I’m using the react sdk. All the configuration works fine.
Every time the user logs in I use the getAccessTokenSilently() to get a token so I can call my backend.
The thing is, if the user keeps refreshing the page the getAccessTokenSilently returns a new token (I guess it makes sense because I’m using the in memory storage).
Is there a way to prevent this without using the local storage ?
If I refresh I don’t have to login again, the session is still there so why is the getAccessTokenSilently returning a new token?
I don’t know if I’m missing something but it seems odd.
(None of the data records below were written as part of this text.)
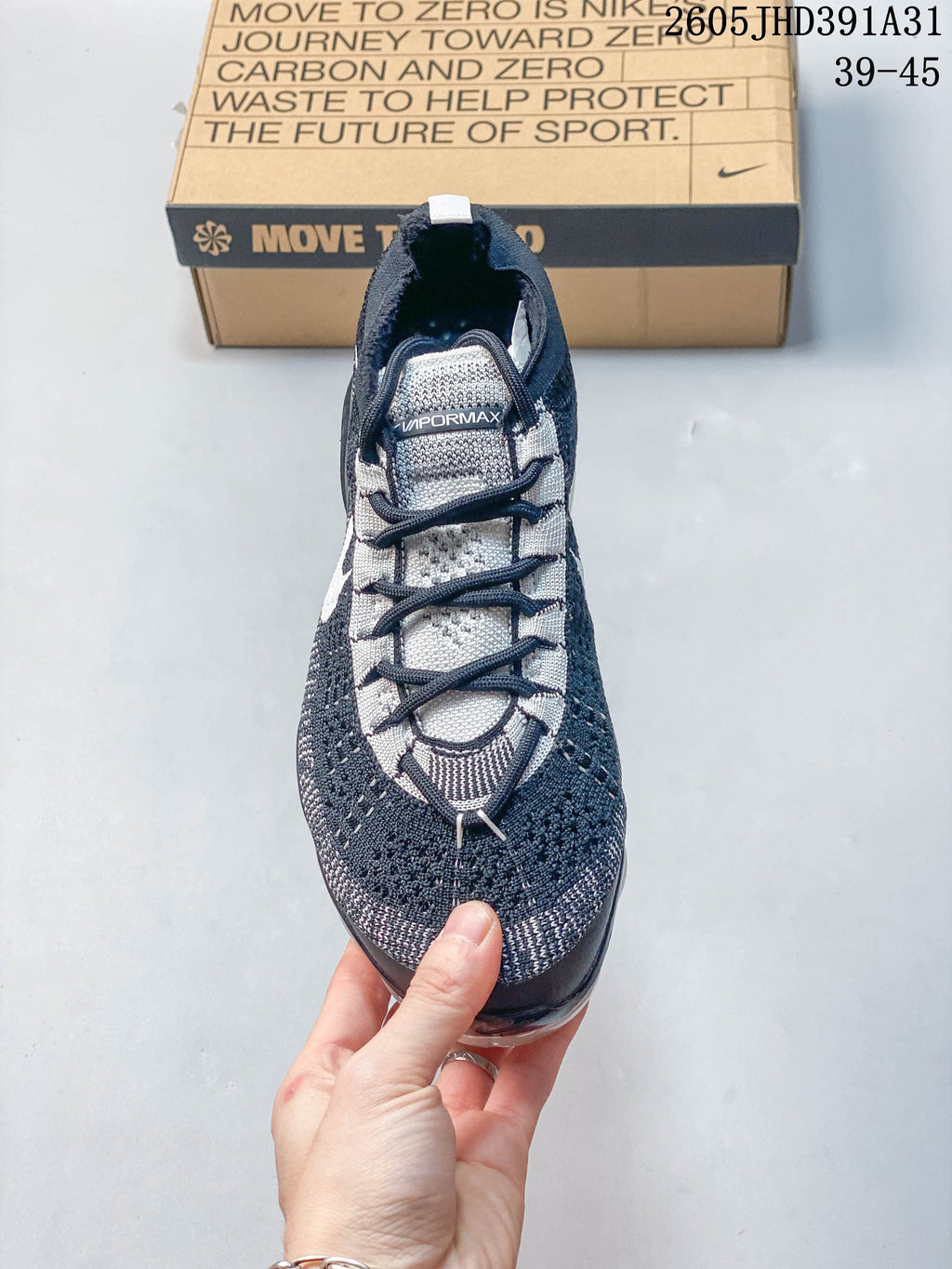 Top view showing the laces, tongue label, and knit-patterned upper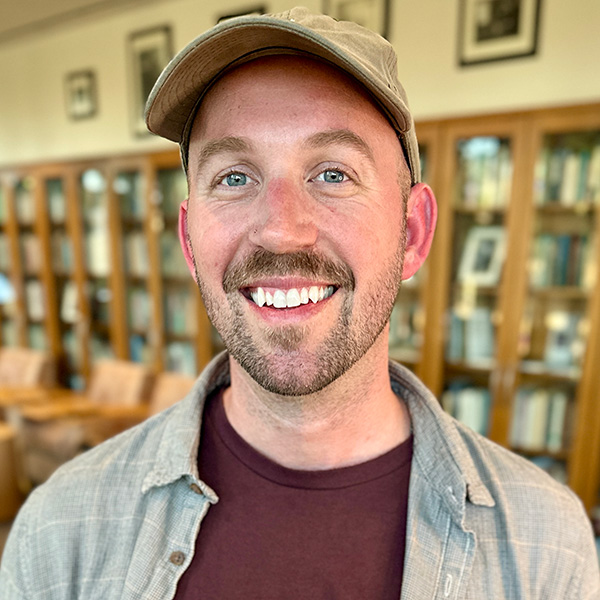 Headshot of Alexander with books on bookshelves in background.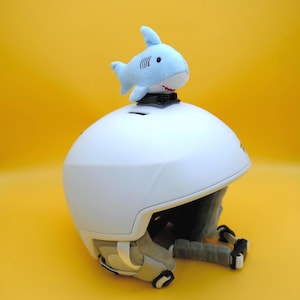 May include: A white ski helmet with a blue plush shark attached to the top. The shark has a black eye and a red mouth.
I can solve this by configuring cookies myself but if my session is still up the getAccessTokenSilently could return the same token.
Welcome to the Auth0 Community and sorry for the later response.
Indeed, by default the Auth0 React SDK sets the cache location to in-memory, so the session does not persist after page refreshes. As you have mentioned above, this can be changed to localstorage, so that should solve it.
The most probable cause of this issue would probably be driven by third-party cookies, as mentioned in our Knowledge Article.
One way to see if the problem resides here would be checking if the problem only occurs in some browsers (such as Safari) but not others (such as Chrome).
Silent authentication requires third-party cookies supplied by Auth0, so if the browser is blocking them, the SDK will not be able to set those cookies in the first place.